CAPITOLO XXIX selezione di brani dal testo |
Don Abbondio,
alle notizie della devastazione portata nel ducato di Milano
dall'esercito dei Lanzichenecchi, cade in una crisi di sconforto
e di terrore. Vorrebbe fuggire, ma nessun luogo gli pare
abbastanza sicuro e resta paralizzato fra un dubbio e l'altro.
Perpetua è
impegnata per il momento a nascondere la roba più preziosa e non
ascolta i suoi lamenti, ma è decisa, una volta conclusa tutta
quella manovra, a prenderlo per un braccio e a portarselo su per
la montagna.
Don Abbondio si affaccia alla finestra e, inascoltato dalla
serva, invoca l'aiuto dei suoi parrocchiani, che passano carichi
dei loro averi e neanche volgono lo sguardo.
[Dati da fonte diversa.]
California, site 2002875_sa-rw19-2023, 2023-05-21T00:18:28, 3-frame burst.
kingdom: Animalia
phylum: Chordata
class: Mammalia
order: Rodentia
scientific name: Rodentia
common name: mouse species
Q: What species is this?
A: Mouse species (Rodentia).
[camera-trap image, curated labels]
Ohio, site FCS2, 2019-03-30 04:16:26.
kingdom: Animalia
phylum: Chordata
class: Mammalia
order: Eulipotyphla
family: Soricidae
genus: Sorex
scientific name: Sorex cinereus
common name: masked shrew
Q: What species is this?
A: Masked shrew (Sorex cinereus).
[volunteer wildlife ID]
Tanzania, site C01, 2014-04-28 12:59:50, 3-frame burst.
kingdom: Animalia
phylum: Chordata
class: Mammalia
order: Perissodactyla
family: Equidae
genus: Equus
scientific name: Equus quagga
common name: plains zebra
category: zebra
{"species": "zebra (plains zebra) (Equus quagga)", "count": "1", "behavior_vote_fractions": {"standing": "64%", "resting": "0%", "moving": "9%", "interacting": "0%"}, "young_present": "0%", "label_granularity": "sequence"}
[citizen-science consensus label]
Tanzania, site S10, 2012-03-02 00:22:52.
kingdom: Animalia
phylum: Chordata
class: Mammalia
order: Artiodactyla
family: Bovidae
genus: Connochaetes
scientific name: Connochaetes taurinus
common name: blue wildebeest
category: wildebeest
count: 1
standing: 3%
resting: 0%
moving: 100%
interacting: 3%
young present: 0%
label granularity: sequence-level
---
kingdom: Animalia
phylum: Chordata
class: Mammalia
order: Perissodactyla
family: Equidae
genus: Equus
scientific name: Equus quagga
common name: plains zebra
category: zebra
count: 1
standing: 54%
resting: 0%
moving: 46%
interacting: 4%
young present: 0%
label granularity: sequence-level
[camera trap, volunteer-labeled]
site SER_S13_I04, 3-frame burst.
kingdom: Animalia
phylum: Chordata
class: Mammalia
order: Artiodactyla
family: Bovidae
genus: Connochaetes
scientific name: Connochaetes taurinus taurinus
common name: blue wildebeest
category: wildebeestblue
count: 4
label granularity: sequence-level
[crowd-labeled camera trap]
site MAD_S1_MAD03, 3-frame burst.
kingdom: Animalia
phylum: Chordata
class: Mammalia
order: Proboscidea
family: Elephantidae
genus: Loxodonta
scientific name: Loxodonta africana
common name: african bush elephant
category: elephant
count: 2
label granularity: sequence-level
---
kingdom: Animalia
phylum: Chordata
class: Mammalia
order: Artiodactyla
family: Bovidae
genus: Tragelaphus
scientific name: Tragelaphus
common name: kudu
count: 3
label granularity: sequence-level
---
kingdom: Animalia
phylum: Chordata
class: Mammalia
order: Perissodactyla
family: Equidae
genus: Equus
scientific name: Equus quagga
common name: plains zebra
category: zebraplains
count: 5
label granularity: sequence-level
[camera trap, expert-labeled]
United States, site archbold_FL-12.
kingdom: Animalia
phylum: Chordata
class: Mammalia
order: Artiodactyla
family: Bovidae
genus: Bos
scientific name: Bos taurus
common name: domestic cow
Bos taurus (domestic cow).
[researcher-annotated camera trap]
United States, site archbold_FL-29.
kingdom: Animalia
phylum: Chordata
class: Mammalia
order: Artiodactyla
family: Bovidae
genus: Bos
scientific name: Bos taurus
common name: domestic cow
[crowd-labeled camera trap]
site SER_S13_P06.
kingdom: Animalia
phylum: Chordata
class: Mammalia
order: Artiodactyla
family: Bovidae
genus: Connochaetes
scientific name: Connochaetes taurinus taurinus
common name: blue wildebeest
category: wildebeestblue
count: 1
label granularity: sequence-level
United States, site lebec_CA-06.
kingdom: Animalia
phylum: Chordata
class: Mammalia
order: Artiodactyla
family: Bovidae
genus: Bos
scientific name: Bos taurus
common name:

Mentre Perpetua si appresta ad uscire, dopo aver sepolto i denari
nell'orto e riempito una gerla di viveri, entra Agnese, che dice di
voler cercare rifugio al castello dell'Innominato.
Perpetua accoglie l'idea, mentre Don Abbondio è titubante,
dubbioso se quel potente sia convertito davvero.
I tre alla fine si avviano e battibeccano lungo la strada che li
porta lontano dal paese e dal pericolo.
Raggiunta la via maestra, arrivano al paese del sarto, che li
accoglie affettuosamente.
Si prepara una povera mensa e i
ragazzini fanno festa ad Agnese. Durante il pasto il sarto continua a conversare di libri, per far risaltare davanti a Don Abbondio la sua cultura, e mostra una figura del Cardinale Federigo attaccata al battente della porta, vantandosi di averlo conosciuto personalmente ed anzi, di averlo ricevuto in casa. Organizzato il viaggio su di un barroccio, i tre giungono ai piedi della salita che conduce al castello dell'Innominato, divenuto asilo per i poveri ed i fuggiaschi. |
---|
L'Innominato stesso guida i suoi servitori a respingere i soldati sbandati e mantiene l'ordine, pur disarmato, nei suoi possedimenti.